→ Work to complete: Reproduce word for word the lines from the one containing "Is the tree" through the end of the records, both ends included. Leave the pictures out.

→ Data listing:
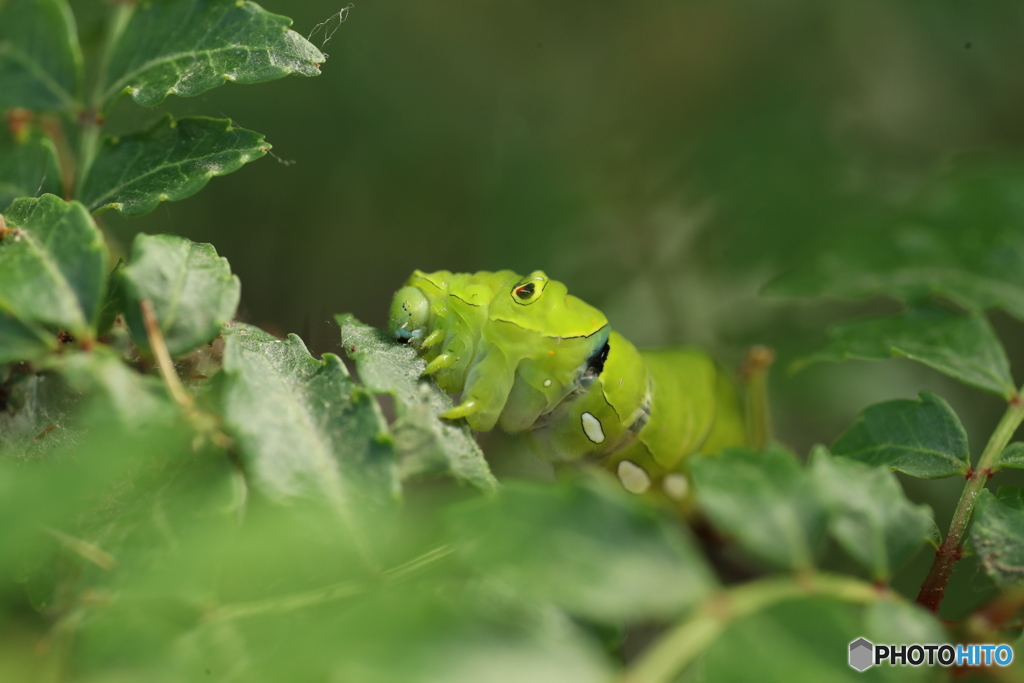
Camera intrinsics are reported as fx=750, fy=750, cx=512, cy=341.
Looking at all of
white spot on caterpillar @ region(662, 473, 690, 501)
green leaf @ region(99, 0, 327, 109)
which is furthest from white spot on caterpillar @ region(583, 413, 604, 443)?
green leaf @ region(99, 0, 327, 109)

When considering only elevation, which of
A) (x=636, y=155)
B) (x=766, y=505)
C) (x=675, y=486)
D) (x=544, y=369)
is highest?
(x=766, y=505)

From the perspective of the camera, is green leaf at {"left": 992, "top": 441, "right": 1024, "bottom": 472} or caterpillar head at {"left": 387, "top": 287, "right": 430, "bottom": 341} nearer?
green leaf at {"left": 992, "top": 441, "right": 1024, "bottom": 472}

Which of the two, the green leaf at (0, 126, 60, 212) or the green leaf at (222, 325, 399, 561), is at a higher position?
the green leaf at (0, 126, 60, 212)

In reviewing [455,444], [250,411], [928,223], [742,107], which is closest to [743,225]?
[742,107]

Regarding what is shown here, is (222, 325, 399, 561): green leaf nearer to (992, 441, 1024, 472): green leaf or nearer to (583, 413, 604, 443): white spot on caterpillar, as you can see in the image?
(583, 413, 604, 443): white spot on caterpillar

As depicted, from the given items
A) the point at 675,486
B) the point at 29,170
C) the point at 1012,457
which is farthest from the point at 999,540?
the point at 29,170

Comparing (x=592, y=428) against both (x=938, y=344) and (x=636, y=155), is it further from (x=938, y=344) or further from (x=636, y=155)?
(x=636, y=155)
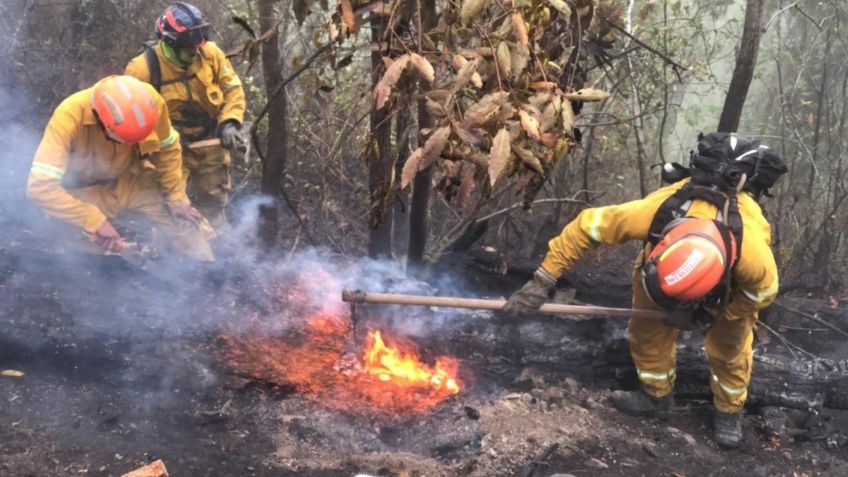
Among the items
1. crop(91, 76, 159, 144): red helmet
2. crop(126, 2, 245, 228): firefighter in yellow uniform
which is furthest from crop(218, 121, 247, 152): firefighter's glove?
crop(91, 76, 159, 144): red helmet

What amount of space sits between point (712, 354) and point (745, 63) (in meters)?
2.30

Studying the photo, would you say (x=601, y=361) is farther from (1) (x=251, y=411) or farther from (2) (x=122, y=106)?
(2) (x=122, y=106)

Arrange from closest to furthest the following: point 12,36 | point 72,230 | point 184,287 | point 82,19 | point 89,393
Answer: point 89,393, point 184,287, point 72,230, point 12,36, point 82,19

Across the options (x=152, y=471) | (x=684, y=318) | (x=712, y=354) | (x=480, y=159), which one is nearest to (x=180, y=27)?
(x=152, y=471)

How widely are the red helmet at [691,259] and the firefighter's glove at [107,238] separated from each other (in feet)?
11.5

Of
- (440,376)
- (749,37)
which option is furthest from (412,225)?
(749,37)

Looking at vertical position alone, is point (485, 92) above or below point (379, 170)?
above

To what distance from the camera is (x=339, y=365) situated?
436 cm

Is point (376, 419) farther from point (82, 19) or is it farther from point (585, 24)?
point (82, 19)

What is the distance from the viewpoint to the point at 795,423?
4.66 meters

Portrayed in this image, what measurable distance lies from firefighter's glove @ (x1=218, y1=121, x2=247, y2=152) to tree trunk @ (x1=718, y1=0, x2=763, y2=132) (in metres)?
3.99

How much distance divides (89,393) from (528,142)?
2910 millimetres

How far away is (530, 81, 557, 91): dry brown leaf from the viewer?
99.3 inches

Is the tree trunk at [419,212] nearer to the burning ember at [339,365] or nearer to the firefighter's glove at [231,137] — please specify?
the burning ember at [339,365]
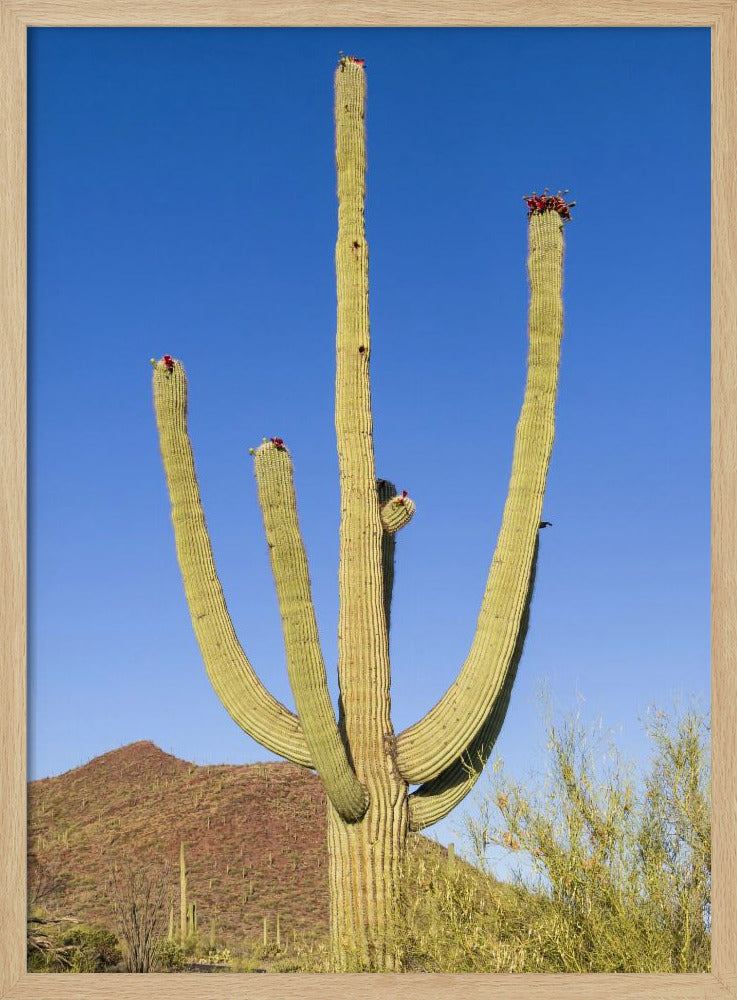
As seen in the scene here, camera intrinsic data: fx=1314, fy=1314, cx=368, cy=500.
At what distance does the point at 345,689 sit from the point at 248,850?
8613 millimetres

→ Exercise result:
Is the tree trunk at [419,212] nearer to the burning ember at [339,365] or nearer to the firefighter's glove at [231,137] — please specify?
the burning ember at [339,365]
As seen in the scene here, camera intrinsic data: fx=1314, fy=1314, cx=368, cy=500.
At what distance does the point at 345,689 sit from the point at 248,850?
8613 millimetres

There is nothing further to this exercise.